Habertürk'ün usta ekonomi yazarı Abdurrahman Yıldırım, bugünkü köşesinde markette gördüğü bir ürünün fiyatındaki değişim karşısında nasıl şaşırdığını açıkladı.

Yıldırım'ın "Piyasayı bozduk, sütten ağzımız yandı!" başlıklı yazısı şöyle:

Markette günlük sütün fiyatını 35 lira görünce şaşırdım. Ben son olarak 20-22 lirada kalmışım. Ne ara bu fiyata geldi? Sonra diğer marketlere de baktım. Farklı markalara göre 20 liraya kadar inen sütler de var. Ama farklı marka ve yağ içeriğinde. Süt fiyatlarda bir çeşitlenme dikkat çekici.

Sonra TÜİK ekim ayı süt üretimi ve Tarım ÜFE verilerini açıklayınca markette sütün fiyatının niye 35 liraya çıktığını anladım.

Sütün tonu dünya borsalarında 500 doların altında. Tüketiciye litresi yaklaşık 1 dolar civarında ulaştırılabiliyor. Bizde ise 1.5 dolara çıkmış. İlginç bir durum.

Çünkü inek sütü üretimi ekim ayında yüzde 10 düşmüş. İçme sütü üretimi ise yüzde 25 gerilemiş. Yılın 10 aylık döneminde ise azalma yüzde 3.3 ile daha ılımlı.

Üretimdeki bu kayıp yanında nüfus artışını ve turist artışını ilave edince arz-talep dengesi bozuluyor.

Nüfus artıyor, gelen turist sayısı artıyor ama süt üretimi düşüyor, doğal biçimde fiyatı yükseliyor. Fiyat üreticiden yükselmeye başlıyor.
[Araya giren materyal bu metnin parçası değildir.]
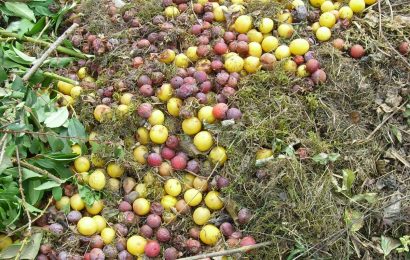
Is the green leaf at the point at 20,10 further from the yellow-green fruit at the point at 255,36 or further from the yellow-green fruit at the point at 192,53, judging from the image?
the yellow-green fruit at the point at 255,36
Tarım ÜFE’ye göre işlenmemiş inek sütünün fiyat artışı bir yılda yüzde 159’a ulaştı.

Rekor fiyat yükselişine neden olarak tarım üretiminin ithalata bağımlılığı, yükselen döviz kurlarını, yükselen gübre fiyatlarını, enerji fiyatlarındaki yüksekliği gösterebiliriz.

Pandemi sürecinde başlayan sonra da döviz kuru artışı ile ivmelenen yem fiyatları karşısında, süt fiyatları baskı altında tutulunca üreticileri üretimden vazgeçmeye başladı. Süt ineklerini kesime verdiler.
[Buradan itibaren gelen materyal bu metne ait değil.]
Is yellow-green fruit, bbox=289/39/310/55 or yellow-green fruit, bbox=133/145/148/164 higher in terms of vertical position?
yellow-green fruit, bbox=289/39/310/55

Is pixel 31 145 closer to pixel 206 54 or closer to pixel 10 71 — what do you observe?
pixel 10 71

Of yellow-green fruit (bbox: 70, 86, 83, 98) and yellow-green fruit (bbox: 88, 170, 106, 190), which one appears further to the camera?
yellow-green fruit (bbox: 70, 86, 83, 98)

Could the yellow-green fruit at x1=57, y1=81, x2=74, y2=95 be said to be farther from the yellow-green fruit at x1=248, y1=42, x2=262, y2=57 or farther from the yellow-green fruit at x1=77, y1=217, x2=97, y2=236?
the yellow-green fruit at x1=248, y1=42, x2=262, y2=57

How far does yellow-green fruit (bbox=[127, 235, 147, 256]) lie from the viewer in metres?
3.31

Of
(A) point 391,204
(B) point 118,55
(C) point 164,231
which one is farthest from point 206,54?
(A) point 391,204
Bu durum et fiyatları üzerindeki baskıyı bir süredir hafifletiyor.

Ama şimdi üretim kaybı nedeniyle süt ve süt ürünleri aldı başını gitti. Kasım ayında yüzde 15-17 arasında fiyatı en yüksek artan gruptu.
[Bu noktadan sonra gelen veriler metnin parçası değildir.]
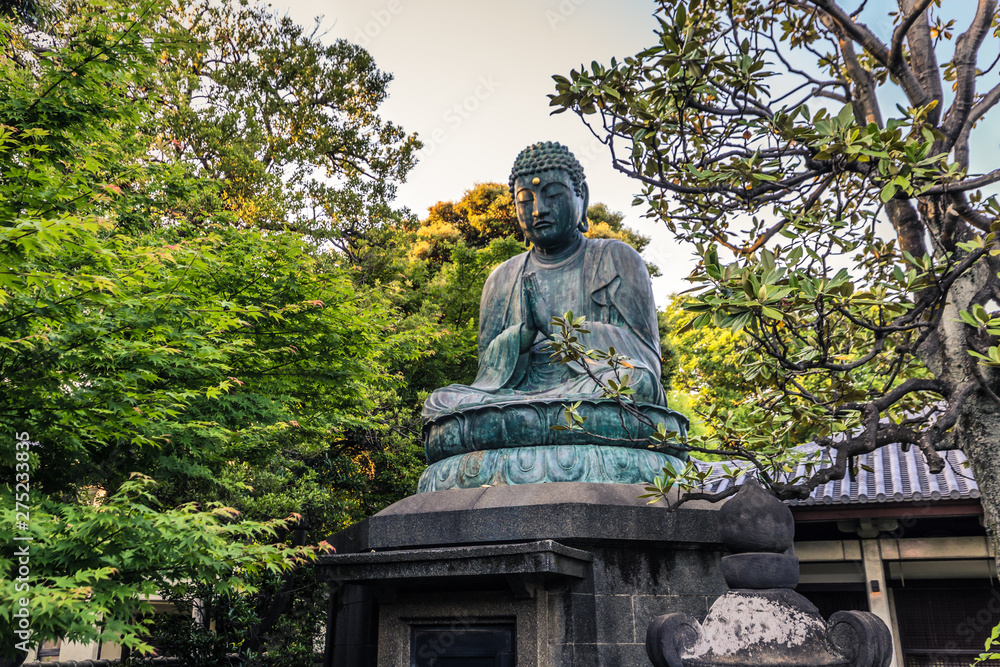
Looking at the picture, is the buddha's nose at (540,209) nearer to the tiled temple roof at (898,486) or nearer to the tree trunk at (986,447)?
the tiled temple roof at (898,486)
Ekim ve kasım ayı ilginçtir, ineklerin yaylalardan, meralardan indiği ve yemle beslemeye geçildiği aylardır. Çifti de şartlara bakıyor ve bütün kış boyunca besleyeyim mi, beslemeyeyim minin kararını ekim ve kasımda veriyor.

Maliyet artışlarının zamanında süt satış fiyatlarına yansıtılmaması büyük hata olmuş.

Şimdi sağılacak inek sayısı azaldı. Hemen bu sayı çoğaltılamaz. Kaldı ki bunun için uygun bir yapının kurulması lazım artık.

Belli bir hacme ulaşmış tarım ürünlerinin kendine has piyasası vardır. Süt piyasası bunlardan biri. Sorunun bu aşamaya gelmesinde süt piyasasına aşırı müdahalenin etkisi var. Fiyatları baskı altında tutayım derken ölçü kaçtı, üretici ineklerini kesime verdi.

Piyasayı bozunca başımıza gelenleri gördük. Artık süt de, peynir de yüksek gelirli kesimin tüketebileceği bir ürün haline geldi. Şimdi ise yoğurdu üfleyerek yeme zamanı.